Zoe (started training in September 2008)

“Three years ago we rescued the cutest little Pit-Lab girl we named Zoe. She was an energetic bundle of cuteness and so fast!!!! Oh, she was naughty and to get her to walk on a leash was the most frustrating experience. I started using a choke collar to teach her not to pull, to no avail. I didn’t like the idea of a pinch collar. I was at a loss for how to train her and as she grew she was increasingly difficult to control and was more and more aggressive toward other dogs. Walks at the park were out; if she were off leash she would run and couldn’t be called back. On leash she could nearly pull my arm off. So we stayed home and with lack of exercise she became unmanageable. I found our trainer Summer and her assistant Modi with “On the Ball K9”. They were Zoe’s saving grace.

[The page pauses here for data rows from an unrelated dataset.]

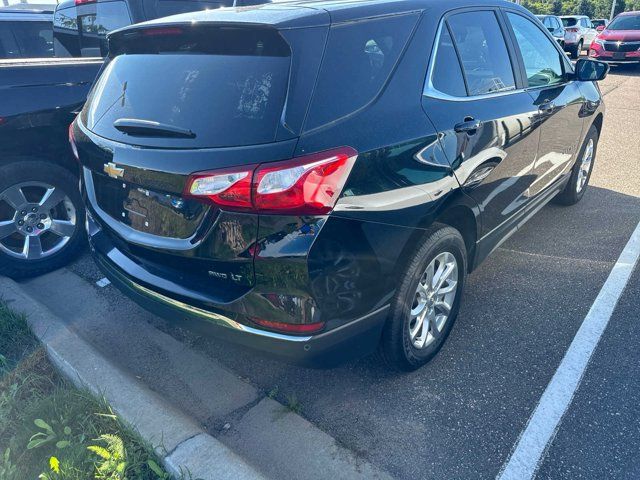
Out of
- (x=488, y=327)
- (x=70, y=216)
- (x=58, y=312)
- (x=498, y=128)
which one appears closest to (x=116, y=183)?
(x=58, y=312)

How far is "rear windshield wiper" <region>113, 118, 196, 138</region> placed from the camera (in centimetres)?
219

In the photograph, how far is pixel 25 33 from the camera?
6.41 metres

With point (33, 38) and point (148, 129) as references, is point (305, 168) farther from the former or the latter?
point (33, 38)

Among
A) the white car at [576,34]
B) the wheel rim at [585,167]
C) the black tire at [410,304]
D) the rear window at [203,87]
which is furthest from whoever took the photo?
the white car at [576,34]

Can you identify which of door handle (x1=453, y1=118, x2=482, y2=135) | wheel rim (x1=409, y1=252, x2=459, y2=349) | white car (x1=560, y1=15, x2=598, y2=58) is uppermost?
door handle (x1=453, y1=118, x2=482, y2=135)

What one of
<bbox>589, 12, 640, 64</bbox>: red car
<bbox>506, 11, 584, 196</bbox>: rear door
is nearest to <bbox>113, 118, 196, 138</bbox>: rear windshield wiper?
<bbox>506, 11, 584, 196</bbox>: rear door

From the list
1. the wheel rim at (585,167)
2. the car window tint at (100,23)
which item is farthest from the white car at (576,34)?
the car window tint at (100,23)

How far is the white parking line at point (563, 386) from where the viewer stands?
7.48 ft

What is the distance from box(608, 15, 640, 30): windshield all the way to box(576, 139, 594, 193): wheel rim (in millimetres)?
13583

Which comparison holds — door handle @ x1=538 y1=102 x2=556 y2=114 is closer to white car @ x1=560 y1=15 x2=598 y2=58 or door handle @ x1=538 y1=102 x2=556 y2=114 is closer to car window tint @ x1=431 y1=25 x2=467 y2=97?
car window tint @ x1=431 y1=25 x2=467 y2=97

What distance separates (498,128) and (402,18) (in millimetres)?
881

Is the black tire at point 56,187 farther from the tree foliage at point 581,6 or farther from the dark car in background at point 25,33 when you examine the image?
the tree foliage at point 581,6

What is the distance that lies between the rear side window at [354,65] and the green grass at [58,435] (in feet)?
5.03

After seeing Zoe in action Summer recommended among other things, an e-collar, I was appalled at the thought of “shocking” my baby into
submission. I was resistant and had to think about it, and we tried training without the collar. I was at the end of my rope and the next step  would have been the pound for her. I couldn’t in my heart do that to her without giving her proper training, I would have failed her. So Summer brought the collar and we gave it a try. First, I tried it on my own hand and while it zapped me, I wasn’t electrocuted!  After learning the proper techniques with this qualified trainer, Zoe and I learned to walk on leash, she learned to come when called, she was less aggressive with other dogs. She learned to sit and stay. This was a miracle!

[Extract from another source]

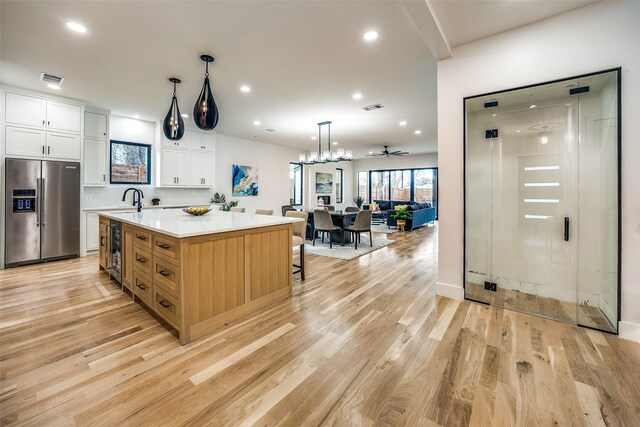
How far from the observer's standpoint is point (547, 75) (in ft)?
8.39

When Zoe walks now we still use the collar. She jumps and prances and wiggles, she knows it is time for a walk, she noses the collar and sits quite still while I put it on. When she needs correction as she still does at times, she doesn’t flinch, cry, or yelp. She is voice-corrected twice and if she doesn’t respond
just a little “nick” and she is back behaving like the young lady she has become. I believe with all my heart that this collar saved my dog’s life, should she gone to the pound with her bad behaviors, I’m sure they would have put her down. I found it more humane to train her in this fashion, than to allow her to be put down. Should I train another dog I would again turn to an e-collar again. Thank-you Summer and Modi!”